*** Material provided ***

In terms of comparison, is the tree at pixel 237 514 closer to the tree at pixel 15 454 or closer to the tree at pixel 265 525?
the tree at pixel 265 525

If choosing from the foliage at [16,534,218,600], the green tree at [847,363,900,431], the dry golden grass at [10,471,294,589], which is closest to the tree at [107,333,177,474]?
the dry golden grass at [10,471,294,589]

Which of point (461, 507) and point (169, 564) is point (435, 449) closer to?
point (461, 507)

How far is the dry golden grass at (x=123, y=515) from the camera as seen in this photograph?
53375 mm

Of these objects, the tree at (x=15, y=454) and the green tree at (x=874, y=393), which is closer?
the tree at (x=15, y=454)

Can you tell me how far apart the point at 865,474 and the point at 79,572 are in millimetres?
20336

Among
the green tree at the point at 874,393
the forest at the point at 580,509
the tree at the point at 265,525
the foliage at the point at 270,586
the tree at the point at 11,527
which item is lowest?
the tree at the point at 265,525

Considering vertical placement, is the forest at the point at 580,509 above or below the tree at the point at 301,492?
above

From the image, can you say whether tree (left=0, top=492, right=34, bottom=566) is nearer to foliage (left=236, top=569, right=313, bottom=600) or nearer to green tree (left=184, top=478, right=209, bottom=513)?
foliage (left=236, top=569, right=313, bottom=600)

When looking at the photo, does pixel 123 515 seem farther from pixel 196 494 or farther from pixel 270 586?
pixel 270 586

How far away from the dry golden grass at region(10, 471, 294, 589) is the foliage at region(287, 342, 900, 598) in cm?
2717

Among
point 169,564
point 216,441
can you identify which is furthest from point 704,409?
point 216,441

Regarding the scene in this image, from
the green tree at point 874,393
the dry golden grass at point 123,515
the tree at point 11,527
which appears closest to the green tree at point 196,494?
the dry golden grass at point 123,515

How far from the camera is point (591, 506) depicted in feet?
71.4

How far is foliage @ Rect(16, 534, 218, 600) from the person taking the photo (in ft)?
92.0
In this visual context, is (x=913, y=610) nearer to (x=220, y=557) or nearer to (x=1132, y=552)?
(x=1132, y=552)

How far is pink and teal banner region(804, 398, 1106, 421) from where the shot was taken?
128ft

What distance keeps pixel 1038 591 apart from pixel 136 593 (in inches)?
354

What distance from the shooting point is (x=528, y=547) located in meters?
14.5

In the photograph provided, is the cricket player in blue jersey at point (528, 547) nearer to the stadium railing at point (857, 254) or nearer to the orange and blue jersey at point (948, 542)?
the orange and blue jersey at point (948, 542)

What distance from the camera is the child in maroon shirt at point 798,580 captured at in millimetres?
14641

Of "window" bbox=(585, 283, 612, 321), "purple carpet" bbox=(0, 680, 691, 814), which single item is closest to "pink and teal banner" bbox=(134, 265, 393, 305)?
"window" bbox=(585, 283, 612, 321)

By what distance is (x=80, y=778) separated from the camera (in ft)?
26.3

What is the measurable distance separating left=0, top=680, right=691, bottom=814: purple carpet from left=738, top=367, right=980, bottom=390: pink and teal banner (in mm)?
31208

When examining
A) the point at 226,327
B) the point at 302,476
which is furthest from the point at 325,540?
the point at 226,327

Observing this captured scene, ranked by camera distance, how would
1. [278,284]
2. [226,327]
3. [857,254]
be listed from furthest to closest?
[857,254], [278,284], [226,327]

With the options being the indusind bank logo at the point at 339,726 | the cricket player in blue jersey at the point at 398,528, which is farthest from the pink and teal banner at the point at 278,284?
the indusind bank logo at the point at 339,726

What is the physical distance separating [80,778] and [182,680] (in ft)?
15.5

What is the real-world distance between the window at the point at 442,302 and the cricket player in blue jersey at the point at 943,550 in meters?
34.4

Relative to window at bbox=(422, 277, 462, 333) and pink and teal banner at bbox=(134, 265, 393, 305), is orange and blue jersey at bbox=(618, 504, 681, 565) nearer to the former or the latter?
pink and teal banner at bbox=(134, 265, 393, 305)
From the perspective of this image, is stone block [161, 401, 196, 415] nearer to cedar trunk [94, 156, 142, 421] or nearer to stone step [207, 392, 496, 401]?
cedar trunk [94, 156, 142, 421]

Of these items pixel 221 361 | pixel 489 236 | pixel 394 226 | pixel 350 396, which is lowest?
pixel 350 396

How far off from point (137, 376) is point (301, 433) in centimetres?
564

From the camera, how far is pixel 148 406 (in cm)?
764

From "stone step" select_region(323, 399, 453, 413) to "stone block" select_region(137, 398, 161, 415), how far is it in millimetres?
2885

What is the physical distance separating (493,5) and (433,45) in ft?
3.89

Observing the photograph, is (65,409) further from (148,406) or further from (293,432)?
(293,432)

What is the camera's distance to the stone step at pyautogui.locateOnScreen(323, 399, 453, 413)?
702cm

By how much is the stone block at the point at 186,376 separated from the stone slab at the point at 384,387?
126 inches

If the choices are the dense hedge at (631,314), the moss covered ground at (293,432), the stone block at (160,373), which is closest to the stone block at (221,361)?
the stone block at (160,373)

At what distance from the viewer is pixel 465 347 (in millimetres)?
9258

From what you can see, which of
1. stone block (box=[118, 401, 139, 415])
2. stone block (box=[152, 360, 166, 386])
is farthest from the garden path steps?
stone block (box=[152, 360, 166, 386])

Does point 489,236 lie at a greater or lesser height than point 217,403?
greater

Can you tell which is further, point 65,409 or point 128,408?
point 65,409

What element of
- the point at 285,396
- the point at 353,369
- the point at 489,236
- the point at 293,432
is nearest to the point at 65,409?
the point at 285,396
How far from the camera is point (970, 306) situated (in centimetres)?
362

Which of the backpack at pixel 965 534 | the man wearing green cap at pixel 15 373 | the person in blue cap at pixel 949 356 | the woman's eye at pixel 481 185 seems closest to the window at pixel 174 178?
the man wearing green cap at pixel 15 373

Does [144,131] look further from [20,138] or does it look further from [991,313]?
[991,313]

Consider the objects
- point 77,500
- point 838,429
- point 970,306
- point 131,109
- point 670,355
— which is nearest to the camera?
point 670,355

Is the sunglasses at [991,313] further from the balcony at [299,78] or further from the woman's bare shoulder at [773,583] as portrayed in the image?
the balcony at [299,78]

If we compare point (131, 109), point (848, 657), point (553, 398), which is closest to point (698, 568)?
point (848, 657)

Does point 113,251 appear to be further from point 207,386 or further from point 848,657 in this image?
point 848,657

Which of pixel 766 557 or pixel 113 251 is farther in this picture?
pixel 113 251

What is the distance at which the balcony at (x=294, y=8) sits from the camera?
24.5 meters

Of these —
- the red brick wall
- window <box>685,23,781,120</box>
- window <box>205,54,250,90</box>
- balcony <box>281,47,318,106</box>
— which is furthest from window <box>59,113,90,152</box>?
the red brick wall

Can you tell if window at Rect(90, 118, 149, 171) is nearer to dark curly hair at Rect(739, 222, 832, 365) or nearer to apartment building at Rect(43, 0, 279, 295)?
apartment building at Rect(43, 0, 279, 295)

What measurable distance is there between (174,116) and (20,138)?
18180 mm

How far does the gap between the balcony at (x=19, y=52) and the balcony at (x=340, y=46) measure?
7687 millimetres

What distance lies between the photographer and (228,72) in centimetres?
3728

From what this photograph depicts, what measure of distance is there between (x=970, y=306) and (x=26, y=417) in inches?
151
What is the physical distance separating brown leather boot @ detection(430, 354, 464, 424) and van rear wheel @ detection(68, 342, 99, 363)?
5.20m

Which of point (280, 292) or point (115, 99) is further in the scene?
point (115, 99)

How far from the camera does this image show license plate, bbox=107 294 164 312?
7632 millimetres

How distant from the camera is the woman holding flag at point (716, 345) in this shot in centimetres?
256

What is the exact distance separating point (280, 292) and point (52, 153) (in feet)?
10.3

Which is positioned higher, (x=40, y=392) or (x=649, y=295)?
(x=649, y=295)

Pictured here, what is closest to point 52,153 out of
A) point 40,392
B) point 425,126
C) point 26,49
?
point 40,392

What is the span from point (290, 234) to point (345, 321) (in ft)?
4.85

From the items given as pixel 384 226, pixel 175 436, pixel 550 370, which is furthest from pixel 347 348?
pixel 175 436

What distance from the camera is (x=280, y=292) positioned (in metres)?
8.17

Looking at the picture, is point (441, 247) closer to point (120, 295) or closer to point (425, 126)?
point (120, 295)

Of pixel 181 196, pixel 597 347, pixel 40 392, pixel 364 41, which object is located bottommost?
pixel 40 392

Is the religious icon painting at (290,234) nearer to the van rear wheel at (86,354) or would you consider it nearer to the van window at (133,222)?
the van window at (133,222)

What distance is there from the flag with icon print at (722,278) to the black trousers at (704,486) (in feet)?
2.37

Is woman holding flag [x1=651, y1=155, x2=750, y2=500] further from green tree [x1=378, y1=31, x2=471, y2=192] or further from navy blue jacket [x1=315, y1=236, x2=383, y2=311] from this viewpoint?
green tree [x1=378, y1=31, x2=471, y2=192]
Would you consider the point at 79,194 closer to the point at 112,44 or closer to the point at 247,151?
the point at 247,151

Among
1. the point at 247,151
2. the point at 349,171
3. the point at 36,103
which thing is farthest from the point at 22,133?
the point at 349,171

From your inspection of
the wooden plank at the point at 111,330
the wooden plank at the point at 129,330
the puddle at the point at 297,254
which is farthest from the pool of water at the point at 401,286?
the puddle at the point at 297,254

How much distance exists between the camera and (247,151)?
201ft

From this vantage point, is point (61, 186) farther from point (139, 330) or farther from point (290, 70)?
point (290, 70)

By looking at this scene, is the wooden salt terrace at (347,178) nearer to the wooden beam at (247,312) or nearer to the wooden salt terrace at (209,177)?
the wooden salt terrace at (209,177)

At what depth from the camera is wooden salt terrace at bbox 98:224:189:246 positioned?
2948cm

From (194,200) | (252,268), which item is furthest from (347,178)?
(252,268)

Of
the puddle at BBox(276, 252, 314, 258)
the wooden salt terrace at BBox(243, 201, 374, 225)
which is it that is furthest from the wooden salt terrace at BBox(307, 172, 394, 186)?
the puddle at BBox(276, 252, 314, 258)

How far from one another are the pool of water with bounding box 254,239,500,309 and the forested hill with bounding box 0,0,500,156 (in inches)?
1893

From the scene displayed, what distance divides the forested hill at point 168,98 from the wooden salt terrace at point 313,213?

***

### Written exercise
Copy out the rows word for word, beginning at the line that contains "How much distance" and stopping after the last line of the rows.

### Answer to this task
How much distance exists between the camera and (247,151)?
201ft

From this vantage point, is point (61, 186) farther from point (139, 330) or farther from point (290, 70)?
point (290, 70)

By looking at this scene, is the wooden salt terrace at (347,178) nearer to the wooden beam at (247,312) or nearer to the wooden salt terrace at (209,177)?
the wooden salt terrace at (209,177)

At what depth from the camera is wooden salt terrace at bbox 98:224:189:246 positioned?
2948cm

From (194,200) | (252,268), which item is furthest from (347,178)?
(252,268)

Of
the puddle at BBox(276, 252, 314, 258)
the wooden salt terrace at BBox(243, 201, 374, 225)
which is it that is furthest from the wooden salt terrace at BBox(307, 172, 394, 186)?
the puddle at BBox(276, 252, 314, 258)

How far from one another are the pool of water with bounding box 254,239,500,309 and the forested hill with bounding box 0,0,500,156 (in inches)?
1893

From the scene displayed, what distance divides the forested hill at point 168,98 from the wooden salt terrace at point 313,213?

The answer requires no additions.